My family and I have recently moved from Brooklyn, New York, to Bradford-on-Avon, England, for a year. Our mission: try out life at a slower pace. In my new series Brooklyn to England, I’ll write about the weekly adventures of living in the English countryside with my British husband, our three-year-old daughter, and my baby-bump (I’m due in September!). Come with me as I go from strollers to prams, diapers to nappies, and whatever else it takes to raise a family abroad.
After wangling an invitation last week, the fam and I were very excited to put on our party dresses and head over to the masonic hall for little Leila’s birthday party. I was intrigued by the idea of an event at a masonic hall — would there be a secret handshake; passwords to learn? — but alas, it was just a room (with one definitive feature: a huge poster of the Queen). Turns out, lots of people rent the 16th century ex-church house for parties and events, and it was perfect for 15 kids, parents, and a small bouncy castle.
As rain pummeled the streets of Bradford-on-Avon, we skittered into the old stone building, soggy, and carrying an even soggier gift. Within seconds, we had already committed our first two birthday party faux pas.
- We misspelled the birthday girl’s name. As the banner taped to the wall clarified, it was Leila with an ‘ei’, not an ‘ay’. Annoyingly, we’d agonized over various spellings for 15 minutes before writing the card. Whoops!

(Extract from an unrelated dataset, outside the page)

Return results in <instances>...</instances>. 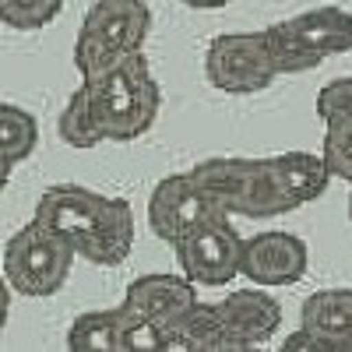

- (And a far worse crime) We were the first guests to arrive. Nothin’ like a little small-talk with complete strangers to get a party started, am I right?
Once a few more (drenched, cold, cranky) kids arrived, it turned out to be a pretty fun party. I mean, you really can’t go wrong with a bouncy castle. So far, things were pretty normal, from a U.S. to UK standpoint. There were snacks (ham, cheese, grapes, cucumber, bear-shaped potato crisps), games (kiddie bowling, hula hoops, princess dresses), and music (it’s not the ‘hokey pokey’ in England, but the ‘hokey cokey’, FYI).
But then came dessert. See, coming from Brooklyn, I’m used to the “free” birthday party scene — gluten free, sugar free, nut free, dairy free. That’s the norm. So, imagine my amazement when a tray of chocolate-covered ‘fingers’ (think Twix, without the caramel) landed on the food table. Soon after, Leila’s mom came out with a tray of ice lollies (popsicles). With vanilla and chocolate dripping down our hands, we were then offered a second ice lolly, because there were so many extras. After that, a tray full of jelly (Jell-O) appeared. And then, of course, an elaborately decorated princess cake (because the English can decorate the sh*t out of a cake, let me tell you).
To be fair, most of us parents in the room took the brunt of the sweets intake, biting huge chunks of Jell-O and stuffing our mouths with chocolate fingers in order to stave off toddler chaos. It worked, but only for a while. Inevitably, the sugar kicked in, and when it did, the highs got higher, and the lows, lower. The bouncy castle became a mosh pit. Space hoppers fired across the room like hand grenades.
Between the rage, laughter, and tears came another new-to-me birthday tradition called ‘Pass the Parcel’. It’s a great party game, starting out like musical chairs with a big present being passed around the circle from one child to the next. When the music stops, whoever has the present gets to peel off one layer of wrapping paper and collect a prize. The game goes on and on until the whole parcel is unwrapped and every child has a small gift — in this case, Hello Kitty hair barrettes and (you guessed it) more chocolate.
Throughout the party, my husband and I did our best to make small talk and “work the room”. We were funny but not weird; charming but not cloying. Laying the groundwork for future encounters. I think we did pretty well until, eventually, the party came to an end. We were each given our party bags, which held another English custom: Instead of eating the edible diorama (I mean the cake), we were given our chocolatey slices wrapped up in a napkin to take home—a welcome tradition, considering the amount of sugar we’d already consumed.
And that was it. After raining mercilessly for two hours straight, the skies dried up. In fact, when we walked outside, it was like stepping into OZ. The sun shone, birds sang, and aside from the one-foot-high flooded the streets that would take several hours to empty back into the river, we had a glorious (albeit sugar-shocked) walk home.